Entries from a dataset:
---+---
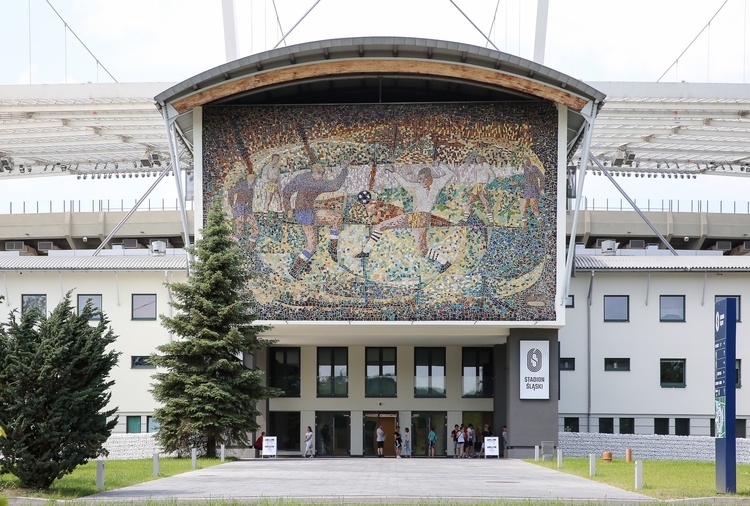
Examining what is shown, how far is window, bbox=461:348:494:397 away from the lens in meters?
53.9

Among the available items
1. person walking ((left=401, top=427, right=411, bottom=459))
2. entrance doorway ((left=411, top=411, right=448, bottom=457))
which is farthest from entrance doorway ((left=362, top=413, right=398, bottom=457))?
person walking ((left=401, top=427, right=411, bottom=459))

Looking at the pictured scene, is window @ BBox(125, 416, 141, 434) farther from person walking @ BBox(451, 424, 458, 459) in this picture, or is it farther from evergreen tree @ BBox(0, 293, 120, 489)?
evergreen tree @ BBox(0, 293, 120, 489)

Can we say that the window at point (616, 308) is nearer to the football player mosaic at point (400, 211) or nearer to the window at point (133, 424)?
the football player mosaic at point (400, 211)

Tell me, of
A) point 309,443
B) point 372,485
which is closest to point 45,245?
point 309,443

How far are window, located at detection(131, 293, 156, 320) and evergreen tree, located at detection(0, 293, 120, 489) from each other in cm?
2650

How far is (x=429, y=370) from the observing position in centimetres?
5419

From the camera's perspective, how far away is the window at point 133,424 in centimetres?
5256

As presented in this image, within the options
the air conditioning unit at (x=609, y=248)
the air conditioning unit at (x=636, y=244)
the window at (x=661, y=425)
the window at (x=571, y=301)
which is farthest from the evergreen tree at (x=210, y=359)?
the air conditioning unit at (x=636, y=244)

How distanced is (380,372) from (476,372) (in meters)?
4.60

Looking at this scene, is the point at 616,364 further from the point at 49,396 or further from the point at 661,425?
the point at 49,396

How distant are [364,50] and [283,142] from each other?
5242mm

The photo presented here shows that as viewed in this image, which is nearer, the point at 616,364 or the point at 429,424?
the point at 616,364

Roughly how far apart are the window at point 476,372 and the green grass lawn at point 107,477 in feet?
54.0

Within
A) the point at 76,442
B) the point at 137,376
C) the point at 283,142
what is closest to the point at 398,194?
the point at 283,142
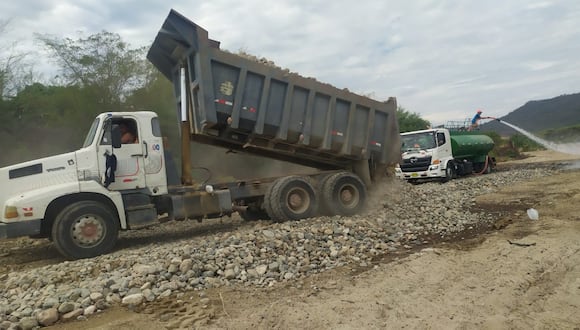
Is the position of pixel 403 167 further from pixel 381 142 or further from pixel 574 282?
pixel 574 282

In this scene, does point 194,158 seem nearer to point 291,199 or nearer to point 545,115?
point 291,199

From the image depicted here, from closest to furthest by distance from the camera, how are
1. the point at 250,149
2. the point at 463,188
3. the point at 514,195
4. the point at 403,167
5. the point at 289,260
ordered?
1. the point at 289,260
2. the point at 250,149
3. the point at 514,195
4. the point at 463,188
5. the point at 403,167

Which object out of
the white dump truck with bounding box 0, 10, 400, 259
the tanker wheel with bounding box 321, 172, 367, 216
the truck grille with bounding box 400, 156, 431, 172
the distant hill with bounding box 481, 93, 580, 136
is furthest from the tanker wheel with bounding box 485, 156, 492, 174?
the distant hill with bounding box 481, 93, 580, 136

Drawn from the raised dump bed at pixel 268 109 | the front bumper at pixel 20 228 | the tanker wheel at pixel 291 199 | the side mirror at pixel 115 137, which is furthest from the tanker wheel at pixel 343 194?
the front bumper at pixel 20 228

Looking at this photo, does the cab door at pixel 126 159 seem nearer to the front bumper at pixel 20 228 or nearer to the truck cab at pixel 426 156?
the front bumper at pixel 20 228

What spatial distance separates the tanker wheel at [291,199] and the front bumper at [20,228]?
3.87 metres

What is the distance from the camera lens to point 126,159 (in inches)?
309

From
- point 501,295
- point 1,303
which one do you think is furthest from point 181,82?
point 501,295

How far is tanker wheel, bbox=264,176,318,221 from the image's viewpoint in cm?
868

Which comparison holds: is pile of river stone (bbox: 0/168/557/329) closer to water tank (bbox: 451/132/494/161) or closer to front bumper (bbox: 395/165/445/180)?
front bumper (bbox: 395/165/445/180)

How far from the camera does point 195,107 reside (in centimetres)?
845

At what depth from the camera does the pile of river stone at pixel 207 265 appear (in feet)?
16.5

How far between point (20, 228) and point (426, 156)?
14.8 metres

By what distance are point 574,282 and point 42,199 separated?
7174mm
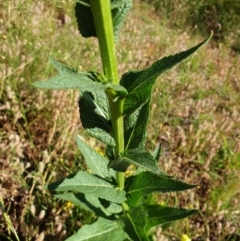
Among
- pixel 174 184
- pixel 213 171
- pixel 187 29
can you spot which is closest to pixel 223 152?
pixel 213 171

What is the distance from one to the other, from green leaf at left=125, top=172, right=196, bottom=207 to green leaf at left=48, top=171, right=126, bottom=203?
48 millimetres

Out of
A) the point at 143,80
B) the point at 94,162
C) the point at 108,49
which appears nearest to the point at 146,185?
the point at 94,162

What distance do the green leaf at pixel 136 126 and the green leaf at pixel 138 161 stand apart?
0.08 meters

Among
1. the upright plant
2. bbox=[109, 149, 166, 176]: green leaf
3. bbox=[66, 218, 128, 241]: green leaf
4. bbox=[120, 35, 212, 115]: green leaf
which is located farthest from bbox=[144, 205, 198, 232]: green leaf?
bbox=[120, 35, 212, 115]: green leaf

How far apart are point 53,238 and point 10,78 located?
1230mm

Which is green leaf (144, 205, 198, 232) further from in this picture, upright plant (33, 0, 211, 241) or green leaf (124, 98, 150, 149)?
green leaf (124, 98, 150, 149)

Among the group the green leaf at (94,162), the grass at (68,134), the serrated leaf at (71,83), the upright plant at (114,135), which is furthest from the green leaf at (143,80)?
the grass at (68,134)

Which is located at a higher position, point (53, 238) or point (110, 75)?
point (110, 75)

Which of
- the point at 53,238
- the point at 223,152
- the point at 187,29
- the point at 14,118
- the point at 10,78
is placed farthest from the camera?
the point at 187,29

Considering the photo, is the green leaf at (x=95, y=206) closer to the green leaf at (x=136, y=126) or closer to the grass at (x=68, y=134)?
the grass at (x=68, y=134)

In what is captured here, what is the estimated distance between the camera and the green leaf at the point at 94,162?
63.4 inches

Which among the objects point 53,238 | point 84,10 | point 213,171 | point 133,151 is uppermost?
point 84,10

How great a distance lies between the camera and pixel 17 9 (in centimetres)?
320

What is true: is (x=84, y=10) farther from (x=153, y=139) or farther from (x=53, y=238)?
(x=153, y=139)
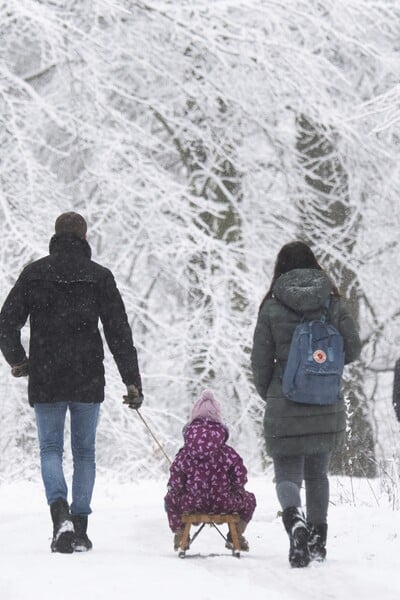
---+---
Gather every line of the data above that contains the string "nearer". The match is case-sensitive.

Can we say that the window at point (616, 308) is nearer to the football player mosaic at point (400, 211) or nearer to the window at point (133, 424)?
The photo presented here shows that as viewed in this image, which is nearer, the point at 616,364 or the point at 429,424?
In this scene, does point 194,158 seem nearer to point 291,199 or nearer to point 545,115?
Looking at this photo, does the cab door at pixel 126 159 seem nearer to the front bumper at pixel 20 228 or nearer to the truck cab at pixel 426 156?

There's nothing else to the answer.